• The Star Staff

Environmental groups: LUMA Energy’s intentions are to enrich itself


By The Star Staff


The environmental organizations that make up the Renewable Energy Alliance Now charged Wednesday that LUMA Energy’s billing, which has amounted to $26.3 million in just two and a half months, shows that the company wants to enrich itself at the expense of the people of Puerto Rico through the island Electric Power Authority (PREPA).


Upon examining the LUMA Energy invoice and billing reports submitted to the Puerto Rico Energy Bureau from June to August, the Alliance highlighted that LUMA’s billing includes a total of $283,492 in attorneys’ fees, $150,000 in advertising and $301,237 for its executives.

“How many police or PREPA employees are paid for a whole year with such an amount?” said Adriana González, a grassroots organizer for Sierra Club Puerto Rico and member of the Alliance. “Even more outrageous, the reports of these LUMA invoices do not indicate the cost for each service that the company outsourced, as they should.
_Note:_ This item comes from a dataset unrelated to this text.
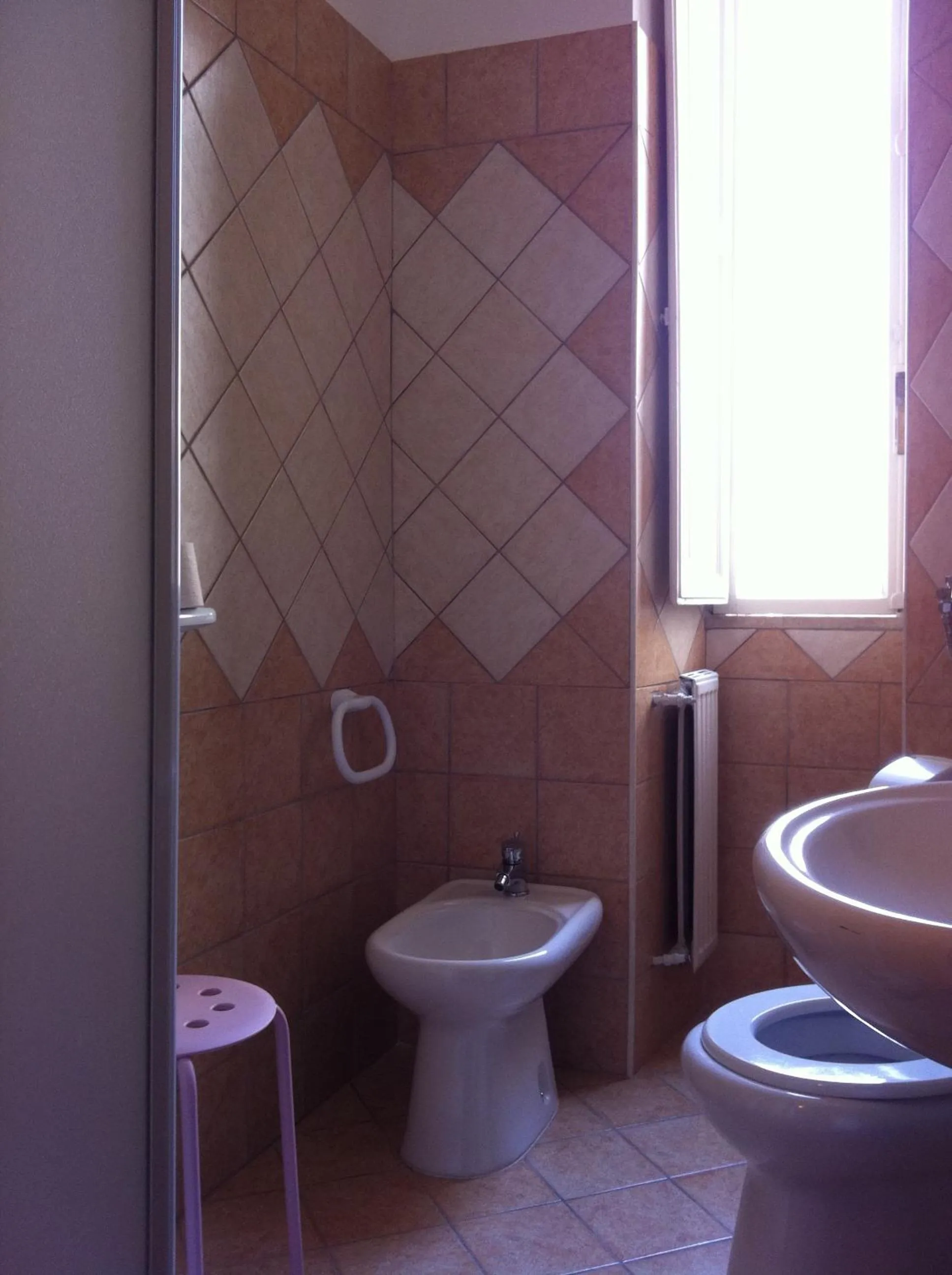 Bathroom in San Daniele Bundi House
If the invoices do not detail how much and to whom was paid with public funds, they are not justified.”


The organization also questioned why the many millions of dollars in funds assigned by the Federal Emergency Management Agency (FEMA) for the reconstruction of PREPA do not include a penny for renewable energy and warned that, as is already evidenced by this billing, the funds will enrich LUMA, as happened previously with companies such as Cobra Energy and Whitefish, which were hired to perform restoration work for PREPA.
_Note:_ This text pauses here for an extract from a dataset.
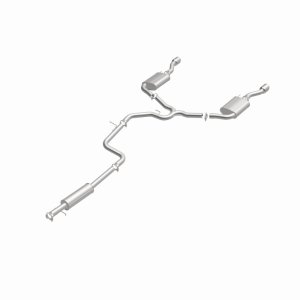 Chevrolet Impala Performance Exhaust - Magnaflow - Catback - `12-`16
“We denounce the government of Puerto Rico for once again not prioritizing the needs of the country, since they are the ones who decide how to handle the funds under the parameters of FEMA,” González said.


Lydia Díaz, from the Yabucoeño Pro Quality of Life Committee, said “it is regrettable that this allocation of funds of almost $10 billion [in disaster aid] to transform the electrical system does not have an allocation for renewables.”


“We do not need an improvement of the obsolete system that we have, we need a true transformation that is in line with the public energy policy established by Law 17-2019 to have 100 percent energy from renewable sources by 2050,” she said.


Amy Orta Rivera, a member of the organization El Puente-Enlace Latino de Acción Climática, asked “How many solar panels could have been installed on roofs with $26 million?”


“The money is not lacking, the will is lacking,” she said. “This is why we cannot let FEMA funds enrich LUMA.”